== Passage ==
Rob Bartel is a veteran designer and producer of video games with Electronic Arts’ BioWare studio. He joins us as a board game correspondent, however, having recently expanded into board game design with Two by Two, 2012 runner up for Best Family Game in Games Magazine's annual "Games 100" Awards. A passionate advocate for the board game industry, Rob helped found two national initiatives – the Game Artisans of Canada and the Canadian Heritage Collection. His newest endeavor is the Famous Games Company, an innovative provider of promotional card games for the sports marketing industry.
Why Bookstores Are Successful Game Retailers
- Looking Beyond the Teenage Audience – As discussed in my When Games Explode series, board games have passed through a series of stages where they've attempted to target specific demographics. In the most recent stage, that's meant teenage audiences, best exemplified by Magic: The Gathering, Hasbro's top-selling game product. These days you'll easily find Magic: The Gathering cards at Toys R Us and Walmart but the game built its initial audience through networks of independent comic book and role-playing game retailers that catered directly to that teenage audience. The stereotypical retail outlet for the game was dark and dingy, chaotically organized, and generally hostile to outsiders. It's interesting to note that Barnes & Noble doesn't sell Magic cards, even in its online store which they claim is stocked with over 30 million products. Instead, they choose to position themselves as "the world’s best educational toy and game destination. Moms can go into Barnes & Noble and feel good the way they always have when they pick up a birthday present, something good and nurturing for the child." But it's not just for kids, either. Both instore and online, they break out their games into two distinct categories: Games for Kids and Games for Grown-Ups. In short, unlike Walmart and Toys R Us, they're succeeding by catering to the broader tipping point audience rather than limiting their audience to the increasingly outdated teenage market.
===
== Record list ==
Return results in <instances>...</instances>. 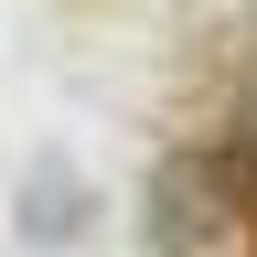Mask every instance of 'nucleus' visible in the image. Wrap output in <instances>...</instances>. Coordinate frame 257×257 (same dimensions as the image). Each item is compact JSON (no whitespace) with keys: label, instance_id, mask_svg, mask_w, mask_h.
<instances>
[{"label":"nucleus","instance_id":"nucleus-1","mask_svg":"<svg viewBox=\"0 0 257 257\" xmlns=\"http://www.w3.org/2000/svg\"><path fill=\"white\" fill-rule=\"evenodd\" d=\"M150 204H161V236H214L225 214H246V172L225 150H182V161H161V182H150Z\"/></svg>","mask_w":257,"mask_h":257}]
</instances>
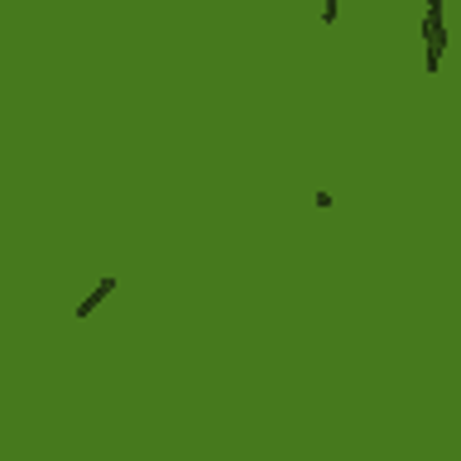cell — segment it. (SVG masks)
Segmentation results:
<instances>
[{
  "mask_svg": "<svg viewBox=\"0 0 461 461\" xmlns=\"http://www.w3.org/2000/svg\"><path fill=\"white\" fill-rule=\"evenodd\" d=\"M447 5L442 0H428L423 5V72L432 77V72L442 68V53H447Z\"/></svg>",
  "mask_w": 461,
  "mask_h": 461,
  "instance_id": "6da1fadb",
  "label": "cell"
},
{
  "mask_svg": "<svg viewBox=\"0 0 461 461\" xmlns=\"http://www.w3.org/2000/svg\"><path fill=\"white\" fill-rule=\"evenodd\" d=\"M111 294H115V274H101V279H96L92 288H86V298L77 303V308H72V312H77V322H86V317H92V312H96Z\"/></svg>",
  "mask_w": 461,
  "mask_h": 461,
  "instance_id": "7a4b0ae2",
  "label": "cell"
},
{
  "mask_svg": "<svg viewBox=\"0 0 461 461\" xmlns=\"http://www.w3.org/2000/svg\"><path fill=\"white\" fill-rule=\"evenodd\" d=\"M341 20V5H337V0H327V5H322V24H337Z\"/></svg>",
  "mask_w": 461,
  "mask_h": 461,
  "instance_id": "3957f363",
  "label": "cell"
},
{
  "mask_svg": "<svg viewBox=\"0 0 461 461\" xmlns=\"http://www.w3.org/2000/svg\"><path fill=\"white\" fill-rule=\"evenodd\" d=\"M312 207H317V212H331V207H337V197H331V193H317Z\"/></svg>",
  "mask_w": 461,
  "mask_h": 461,
  "instance_id": "277c9868",
  "label": "cell"
}]
</instances>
===
• **Required task 1**:
According to the passage on bookstores as game retailers, how does Barnes & Noble divide its games, both in store and online?
• **Required task 2**:
Carry on the passage about bookstores as game retailers from its final sentence.

• **Result 1**:
It splits them into two categories: Games for Kids and Games for Grown-Ups.

• **Result 2**:
- Quality You Can Feel – Unlike Walmart and Toys R Us, bookstores choose to compete on quality instead of price. Their primary market is in the under $30 segment (and preferably under $20). When you hold a Walmart or Toys R Us game in your hand you can literally feel the difference between it and and a game you'll find at a bookstore. The cheaper mass market box is often flimsy with a glossy finish and the product feels light and insubstantial in your hand. Due to their emphasis on tangible products that feel good in the hand, bookstores have typically sought out games with sturdy boxes, matte and linen-textured finishes, and a reassuring heft. When they carry mass market games instore, it's often in a vintage, deluxe, or more rugged travel edition. In many cases, they'll happily pay extra to have that version as an exclusive. Personally, I think bookstores can still do more on this front – a display case showing the unpackaged product or deliberately leaving the occasional game open and set up in one of their casual seating areas could go a long way toward increasing that sense of tangibility.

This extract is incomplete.